- INPUT RECORDS -
————————

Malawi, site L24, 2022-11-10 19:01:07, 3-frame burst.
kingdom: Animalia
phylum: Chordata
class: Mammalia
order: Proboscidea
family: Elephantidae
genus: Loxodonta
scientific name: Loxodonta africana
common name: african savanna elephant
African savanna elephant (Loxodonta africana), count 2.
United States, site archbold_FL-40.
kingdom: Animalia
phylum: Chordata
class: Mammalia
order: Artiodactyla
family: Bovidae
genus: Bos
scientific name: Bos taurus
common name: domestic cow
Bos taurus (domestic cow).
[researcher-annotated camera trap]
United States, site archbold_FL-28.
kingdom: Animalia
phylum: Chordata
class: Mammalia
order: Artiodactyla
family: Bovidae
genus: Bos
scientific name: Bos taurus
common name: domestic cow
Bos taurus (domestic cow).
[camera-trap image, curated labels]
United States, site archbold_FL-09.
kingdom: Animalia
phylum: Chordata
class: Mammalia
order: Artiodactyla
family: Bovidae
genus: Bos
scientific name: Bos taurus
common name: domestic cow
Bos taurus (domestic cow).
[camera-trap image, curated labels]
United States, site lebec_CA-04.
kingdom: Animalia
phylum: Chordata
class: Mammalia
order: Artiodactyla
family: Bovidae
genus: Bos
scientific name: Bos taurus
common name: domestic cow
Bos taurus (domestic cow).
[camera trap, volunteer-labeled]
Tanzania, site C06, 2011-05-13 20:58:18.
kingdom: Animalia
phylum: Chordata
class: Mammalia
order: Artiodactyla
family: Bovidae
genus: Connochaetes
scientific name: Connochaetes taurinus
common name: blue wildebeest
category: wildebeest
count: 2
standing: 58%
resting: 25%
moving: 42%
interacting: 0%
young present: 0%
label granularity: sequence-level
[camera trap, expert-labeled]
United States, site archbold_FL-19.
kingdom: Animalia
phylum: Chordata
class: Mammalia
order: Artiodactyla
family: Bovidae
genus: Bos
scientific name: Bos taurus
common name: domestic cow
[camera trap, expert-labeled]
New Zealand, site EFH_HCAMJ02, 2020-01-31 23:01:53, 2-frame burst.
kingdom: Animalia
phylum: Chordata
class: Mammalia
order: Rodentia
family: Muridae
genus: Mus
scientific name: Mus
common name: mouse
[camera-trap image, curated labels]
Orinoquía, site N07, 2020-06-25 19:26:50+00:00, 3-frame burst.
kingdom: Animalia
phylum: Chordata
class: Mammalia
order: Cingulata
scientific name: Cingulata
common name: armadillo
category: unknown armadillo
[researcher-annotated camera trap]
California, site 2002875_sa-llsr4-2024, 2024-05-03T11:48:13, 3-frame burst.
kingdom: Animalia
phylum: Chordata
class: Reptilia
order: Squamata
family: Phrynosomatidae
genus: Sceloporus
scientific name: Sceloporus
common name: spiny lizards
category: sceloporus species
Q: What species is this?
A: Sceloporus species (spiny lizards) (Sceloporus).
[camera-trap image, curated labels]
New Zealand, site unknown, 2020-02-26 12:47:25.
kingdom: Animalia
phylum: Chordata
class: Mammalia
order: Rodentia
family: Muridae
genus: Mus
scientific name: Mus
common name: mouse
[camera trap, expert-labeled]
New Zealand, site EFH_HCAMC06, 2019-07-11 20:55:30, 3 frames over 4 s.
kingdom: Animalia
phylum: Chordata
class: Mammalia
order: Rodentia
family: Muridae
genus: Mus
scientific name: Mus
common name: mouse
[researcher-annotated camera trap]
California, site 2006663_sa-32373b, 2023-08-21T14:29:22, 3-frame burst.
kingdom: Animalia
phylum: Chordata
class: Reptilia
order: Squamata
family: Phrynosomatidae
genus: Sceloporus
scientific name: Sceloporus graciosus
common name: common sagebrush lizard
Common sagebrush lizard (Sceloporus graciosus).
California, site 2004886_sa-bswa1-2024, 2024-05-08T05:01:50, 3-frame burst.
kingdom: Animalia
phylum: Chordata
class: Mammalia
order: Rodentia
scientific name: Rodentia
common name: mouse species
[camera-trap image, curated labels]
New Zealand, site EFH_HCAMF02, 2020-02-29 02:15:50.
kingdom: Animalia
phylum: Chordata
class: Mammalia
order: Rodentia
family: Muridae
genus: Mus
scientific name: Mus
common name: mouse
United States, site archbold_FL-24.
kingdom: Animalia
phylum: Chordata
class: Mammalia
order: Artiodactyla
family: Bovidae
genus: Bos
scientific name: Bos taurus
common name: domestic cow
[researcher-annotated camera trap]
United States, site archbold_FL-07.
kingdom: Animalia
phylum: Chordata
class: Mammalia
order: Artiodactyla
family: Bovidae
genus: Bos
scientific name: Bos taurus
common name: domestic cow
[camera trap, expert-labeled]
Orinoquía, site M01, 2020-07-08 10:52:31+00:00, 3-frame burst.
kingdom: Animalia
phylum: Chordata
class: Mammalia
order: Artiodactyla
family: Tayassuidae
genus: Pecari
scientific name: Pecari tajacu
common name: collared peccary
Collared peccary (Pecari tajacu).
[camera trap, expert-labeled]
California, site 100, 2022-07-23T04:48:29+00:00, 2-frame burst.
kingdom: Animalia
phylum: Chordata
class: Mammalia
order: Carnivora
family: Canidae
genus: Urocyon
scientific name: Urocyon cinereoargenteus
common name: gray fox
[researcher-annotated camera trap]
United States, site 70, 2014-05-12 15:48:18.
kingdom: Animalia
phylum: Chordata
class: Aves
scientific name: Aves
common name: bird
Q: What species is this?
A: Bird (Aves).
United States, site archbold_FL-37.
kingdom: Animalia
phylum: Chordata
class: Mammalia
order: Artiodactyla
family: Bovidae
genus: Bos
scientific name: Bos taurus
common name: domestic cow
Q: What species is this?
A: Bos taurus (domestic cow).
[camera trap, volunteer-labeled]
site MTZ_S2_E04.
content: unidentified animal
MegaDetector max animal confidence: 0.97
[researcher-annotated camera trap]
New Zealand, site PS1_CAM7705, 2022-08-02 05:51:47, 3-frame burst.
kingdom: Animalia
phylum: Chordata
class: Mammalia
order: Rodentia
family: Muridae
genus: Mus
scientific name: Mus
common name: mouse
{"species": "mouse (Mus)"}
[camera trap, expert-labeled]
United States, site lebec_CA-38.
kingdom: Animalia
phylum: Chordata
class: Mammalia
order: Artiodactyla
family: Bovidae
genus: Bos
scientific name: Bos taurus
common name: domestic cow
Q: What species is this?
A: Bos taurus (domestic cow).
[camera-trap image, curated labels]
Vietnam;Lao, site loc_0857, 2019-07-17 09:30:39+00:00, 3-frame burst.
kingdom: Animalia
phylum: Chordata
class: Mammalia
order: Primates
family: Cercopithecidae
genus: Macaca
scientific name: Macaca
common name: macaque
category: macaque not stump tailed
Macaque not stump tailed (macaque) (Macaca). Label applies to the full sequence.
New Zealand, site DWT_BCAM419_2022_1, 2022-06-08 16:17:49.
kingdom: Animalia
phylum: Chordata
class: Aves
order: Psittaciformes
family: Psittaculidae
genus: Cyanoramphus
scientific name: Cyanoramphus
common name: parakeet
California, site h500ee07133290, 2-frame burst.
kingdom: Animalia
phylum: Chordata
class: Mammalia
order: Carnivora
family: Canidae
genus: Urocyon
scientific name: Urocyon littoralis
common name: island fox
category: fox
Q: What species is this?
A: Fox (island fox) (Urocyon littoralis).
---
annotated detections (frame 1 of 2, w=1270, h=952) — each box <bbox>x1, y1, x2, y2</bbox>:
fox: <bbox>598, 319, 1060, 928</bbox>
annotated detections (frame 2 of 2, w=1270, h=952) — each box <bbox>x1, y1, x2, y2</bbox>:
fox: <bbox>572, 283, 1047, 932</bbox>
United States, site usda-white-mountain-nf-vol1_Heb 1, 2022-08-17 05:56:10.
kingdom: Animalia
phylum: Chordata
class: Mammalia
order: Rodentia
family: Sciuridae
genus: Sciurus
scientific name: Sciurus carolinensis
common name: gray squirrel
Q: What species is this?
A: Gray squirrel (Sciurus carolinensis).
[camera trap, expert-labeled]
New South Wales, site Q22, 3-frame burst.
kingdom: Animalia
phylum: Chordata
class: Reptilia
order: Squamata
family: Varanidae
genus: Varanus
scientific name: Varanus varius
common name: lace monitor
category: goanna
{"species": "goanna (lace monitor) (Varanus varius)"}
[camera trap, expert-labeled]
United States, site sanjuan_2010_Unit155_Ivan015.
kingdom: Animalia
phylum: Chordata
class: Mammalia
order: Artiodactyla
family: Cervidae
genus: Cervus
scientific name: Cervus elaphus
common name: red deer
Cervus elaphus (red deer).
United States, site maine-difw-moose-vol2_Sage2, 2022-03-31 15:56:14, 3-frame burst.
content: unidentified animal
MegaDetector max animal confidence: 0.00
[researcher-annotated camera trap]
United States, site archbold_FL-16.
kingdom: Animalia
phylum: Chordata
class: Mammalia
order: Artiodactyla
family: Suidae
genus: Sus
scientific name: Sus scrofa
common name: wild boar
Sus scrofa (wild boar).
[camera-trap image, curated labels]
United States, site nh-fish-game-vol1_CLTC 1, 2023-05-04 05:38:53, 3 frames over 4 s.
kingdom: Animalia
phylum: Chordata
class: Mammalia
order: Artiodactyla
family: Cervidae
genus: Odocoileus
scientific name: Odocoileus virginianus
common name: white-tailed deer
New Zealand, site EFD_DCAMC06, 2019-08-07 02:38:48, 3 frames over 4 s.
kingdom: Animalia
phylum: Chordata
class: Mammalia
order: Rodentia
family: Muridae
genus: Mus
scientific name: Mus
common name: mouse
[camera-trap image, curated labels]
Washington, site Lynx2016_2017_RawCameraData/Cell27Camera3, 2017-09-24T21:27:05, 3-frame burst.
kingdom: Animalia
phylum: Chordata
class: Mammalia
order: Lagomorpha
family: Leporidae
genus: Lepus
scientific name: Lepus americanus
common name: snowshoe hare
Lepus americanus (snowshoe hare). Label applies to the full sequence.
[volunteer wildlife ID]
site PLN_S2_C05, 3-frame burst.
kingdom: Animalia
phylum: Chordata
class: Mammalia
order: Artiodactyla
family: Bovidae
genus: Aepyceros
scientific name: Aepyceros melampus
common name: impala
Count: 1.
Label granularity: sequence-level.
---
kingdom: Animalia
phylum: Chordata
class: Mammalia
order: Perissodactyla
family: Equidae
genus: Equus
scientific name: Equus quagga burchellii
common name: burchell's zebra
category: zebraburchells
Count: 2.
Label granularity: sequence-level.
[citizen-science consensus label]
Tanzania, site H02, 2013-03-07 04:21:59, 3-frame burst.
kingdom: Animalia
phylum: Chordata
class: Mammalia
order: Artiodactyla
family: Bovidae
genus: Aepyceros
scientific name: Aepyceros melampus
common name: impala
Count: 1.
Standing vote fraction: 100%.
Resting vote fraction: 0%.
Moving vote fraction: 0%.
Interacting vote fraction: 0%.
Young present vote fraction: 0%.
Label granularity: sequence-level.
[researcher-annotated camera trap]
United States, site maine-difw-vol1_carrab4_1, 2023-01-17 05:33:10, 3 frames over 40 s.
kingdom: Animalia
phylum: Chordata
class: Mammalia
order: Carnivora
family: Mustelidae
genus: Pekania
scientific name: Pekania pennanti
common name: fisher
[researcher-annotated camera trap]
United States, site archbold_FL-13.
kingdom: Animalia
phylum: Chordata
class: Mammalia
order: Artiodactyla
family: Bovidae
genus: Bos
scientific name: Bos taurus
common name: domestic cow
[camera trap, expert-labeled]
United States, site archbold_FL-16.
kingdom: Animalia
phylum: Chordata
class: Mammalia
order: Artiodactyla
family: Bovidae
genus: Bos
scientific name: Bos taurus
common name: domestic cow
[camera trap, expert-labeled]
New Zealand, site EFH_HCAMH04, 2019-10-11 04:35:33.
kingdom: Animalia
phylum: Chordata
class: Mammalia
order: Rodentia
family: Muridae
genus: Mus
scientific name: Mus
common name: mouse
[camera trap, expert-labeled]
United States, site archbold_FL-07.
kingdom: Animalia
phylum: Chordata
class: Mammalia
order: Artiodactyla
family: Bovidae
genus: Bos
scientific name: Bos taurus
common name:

————————

Scan the listing for "frames" and copy out each line that has it.

- EXPECTED ANSWER -
New Zealand, site EFH_HCAMC06, 2019-07-11 20:55:30, 3 frames over 4 s.
United States, site nh-fish-game-vol1_CLTC 1, 2023-05-04 05:38:53, 3 frames over 4 s.
New Zealand, site EFD_DCAMC06, 2019-08-07 02:38:48, 3 frames over 4 s.
United States, site maine-difw-vol1_carrab4_1, 2023-01-17 05:33:10, 3 frames over 40 s.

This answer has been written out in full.